I have had a good read through the comments. Yes, I totally take your points,
@Jonathan Edwards about increasing the intravascular volume. Yes, we do need trials, trials are being done in Australia via OMF for an IV bolus. I see you do not discount that it may have a short term effect which may help people with very severe ME take nutrition. And yes, we need evidence based guidelines and proper evidence.
However, perhaps where I am different, is we, (pwME), should be able to have choices available even if not "scientifically proven" that we can choose to try even if we do not know the future risks. Ultimately it is our life to do with. My GP is aware and there is a clear understanding that I choose a certain "treatment" knowing that I do not know future risk. But yes, that should not be in a national guideline! Our NZ guideline for ME/CFS has not officially been updated by our Ministry of Health, annoyingly so. But most Area Health Boards have clinical pathways that are in line with NICE 2021 (often from pwME asking them to upgrade them). They also have information on how a person with ME may present with cognitive problems, communication problems, pain, cognitive overload and normal temporary stress responses etc.

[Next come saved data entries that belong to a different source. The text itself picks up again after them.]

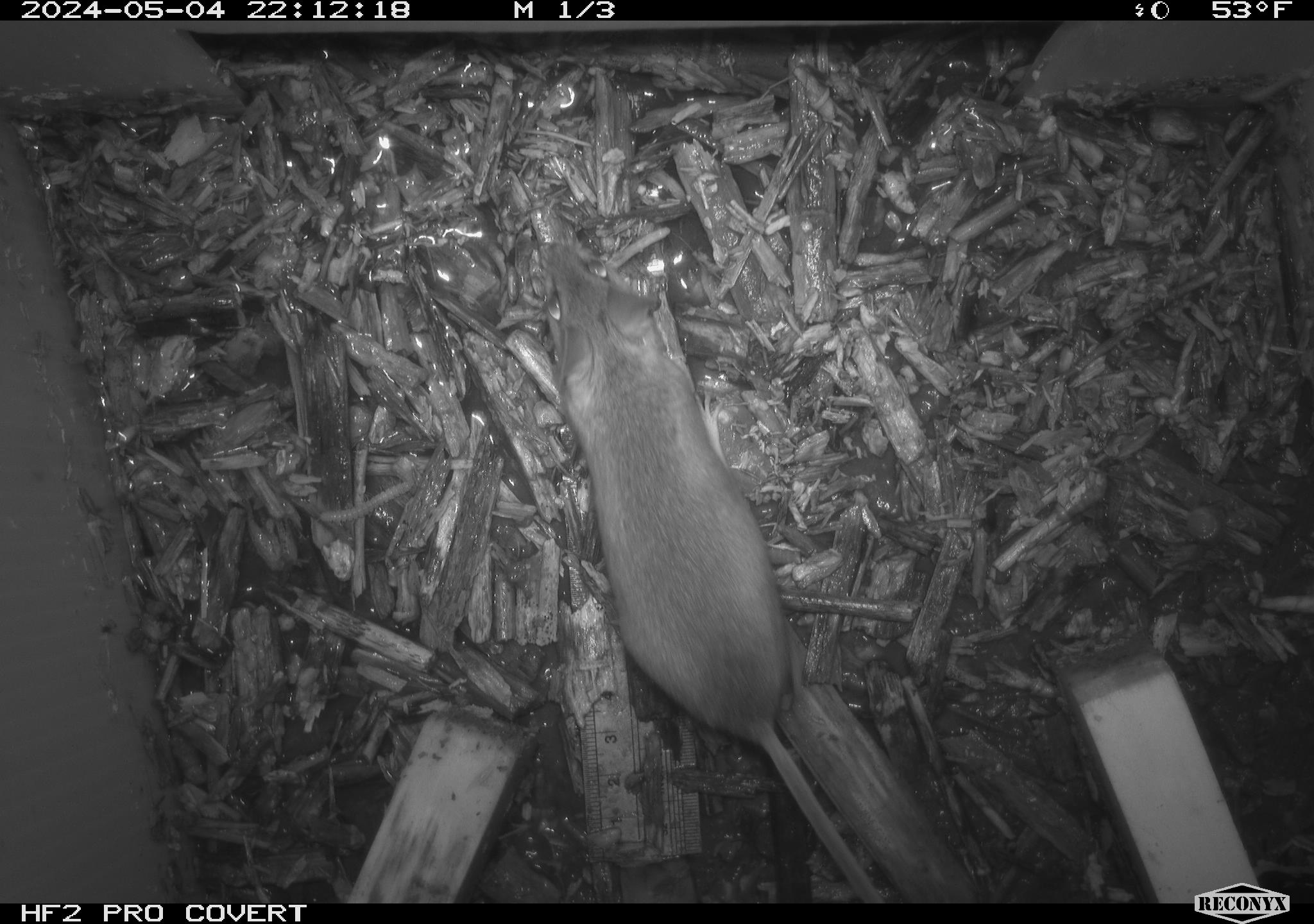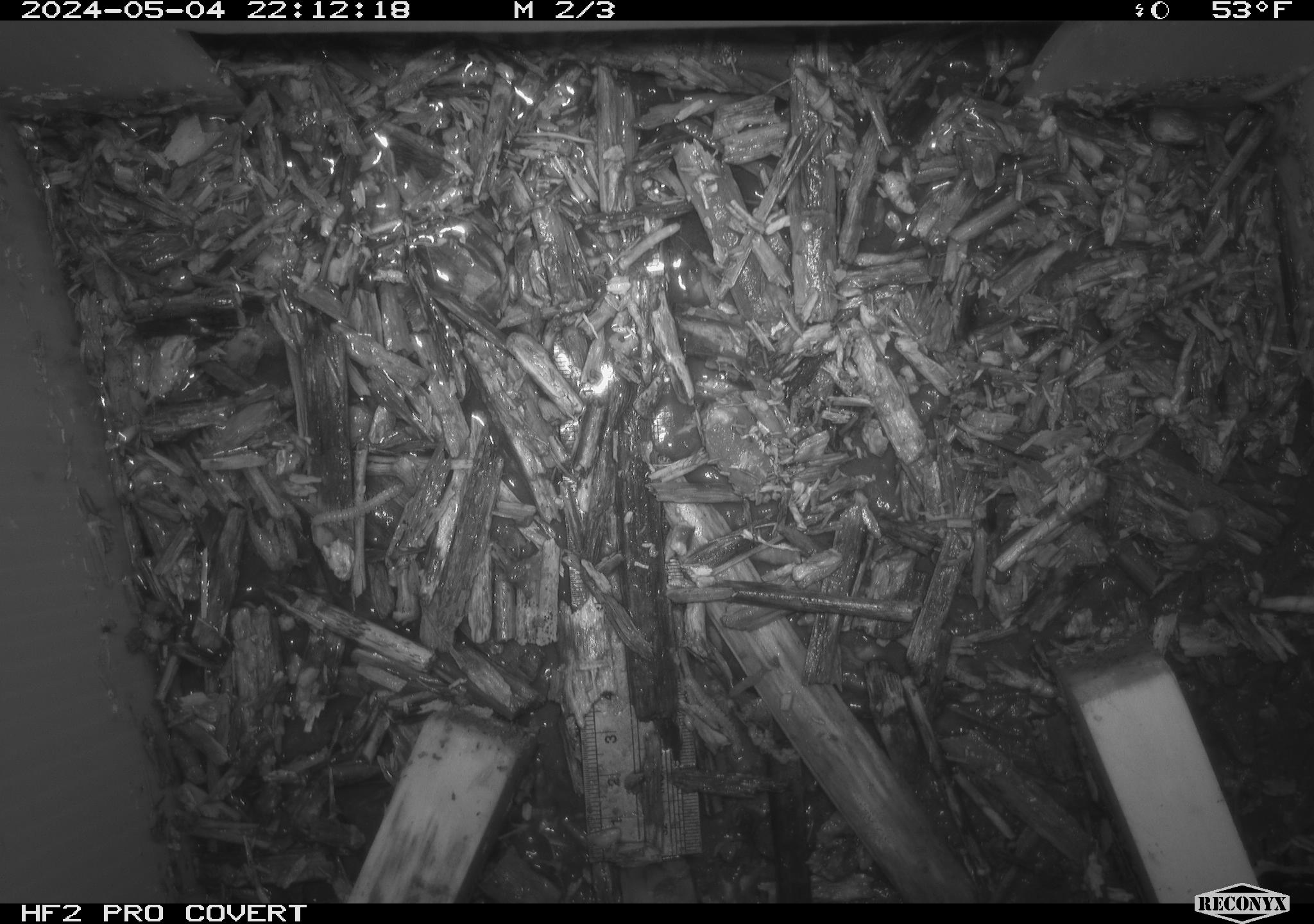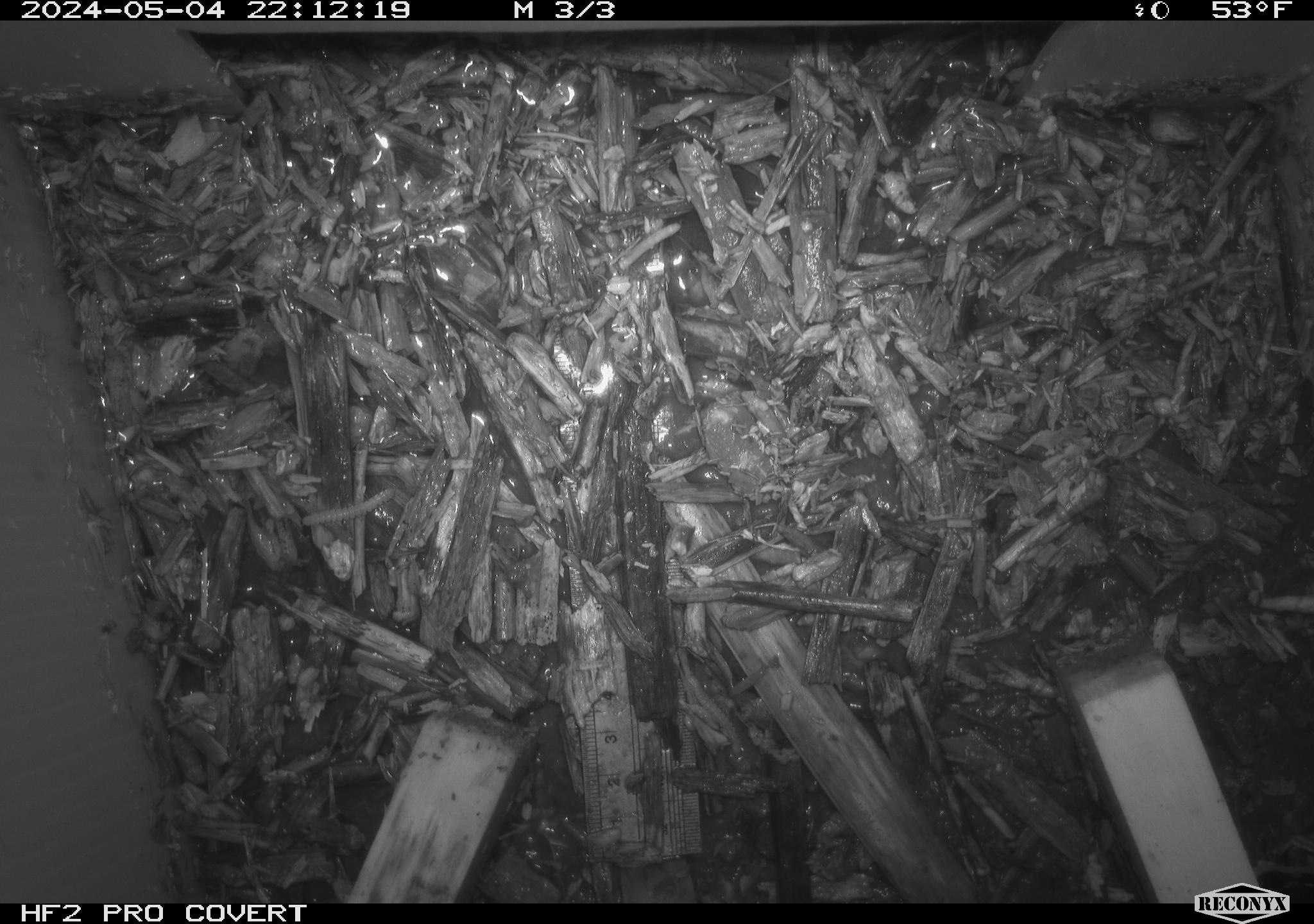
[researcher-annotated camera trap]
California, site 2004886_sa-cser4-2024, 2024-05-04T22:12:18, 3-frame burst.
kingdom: Animalia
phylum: Chordata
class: Reptilia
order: Squamata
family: Phrynosomatidae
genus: Sceloporus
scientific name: Sceloporus occidentalis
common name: western fence lizard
Western fence lizard (Sceloporus occidentalis).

I appreciate your comment on NSAIDS killing thousands of people with GI bleeds etc but I choose to take ibuprofen regularly for my pain (and it works) and improves the quality of my life. If I develop gastric symptoms, I will inform my GP and no doubt she will say it is time to stop it. Or I could have a massive bleed and die. I am prepared to accept this, but yes, proper informed consent is required for experimental treatments.
I do understand what you are describing regarding signalling. Your comment about "unconscious" does not trigger concern that you are in the BPS school or support the "effort preference" stuff.
I think, and correct me if I am wrong, you are talking about reflexive type responses, things not within our conscious control. All of our body's physiology runs on complex feedback loops involving signalling molecules, eg hormones, on things like blood vessels and central and peripheral neurons. Where this has gone wrong in ME has yet to be discovered.
One thing I observe with my ME, that when I am relapse, crash (my GP calls it a flare), is the slowing of thought, problems with working memory and word finding but sometimes long term memory. But also difficulty getting my limbs to work, they do but slowly and with less precision, like a big block between conscious thought, (I want to move my arm and the speed I can do that) and action. I know there is nothing wrong with the blood supply or neurology or muscle unit. Well, not enough to be "pathological" in the medical sense.
Having intended to be a psychogeriatrician and very interested in cognition before my ME progressively worsened and I had to medically retire, I often observe various behaviours from the eye of a my psychiatric training and I find my relapses with ME does fit into a subcortical dementia like pattern (I won't discuss all the ins and outs of this, nor am I a neuroscientist.) but when crashes have resolved and I am not in PEM, they no longer occur. So something is causing this. Neurological connections is about as far as I can confidently say but I suspect this is part of the autonomic issues ME often have. We know there is work being done on imaging into the structure and function of the ME brain and some useful stuff has come out of this.
My colleagues think they can alter brain chemistry, neuronal pathways etc. with various medications and cure or relieve ME, (so they have moved from BPS, but probably have false beliefs about the power of psych meds!) But I don't think so, I think it is more complex and related to something to do with exertion. All I know from my fellow pwME are that many psych meds are either too stimulating and we crash (especially amphetamine like substances) or too sedating and makes us want to sleep more and thus function less and affects our cognition. Or we use something for sleep and it stops working.
I do think psych meds have a role in helping improve the tolerability of getting tests, transport, having procedures. But I have found with some psych meds, that I have used and are using for sleep, we can get physiological dependence (like all people) and have problems with withdrawal off medication, as we then go through another trial of something else. They should be used carefully and judiciously with a clear rationale of use and plan to be on them for the procedure or treatment, so short term only, not long term (as for all people), because once physiological dependence occurs, (due to up and down regulation in neurotransmitter pathways) you then develop tolerance and then you have to give more and more and after a while your GP will rightly think the dose is unsafe and will only prescribe following psychiatric review. People with very severe ME, there may be quite understandable, compassionate grounds for use and GP's are often prepared to do so.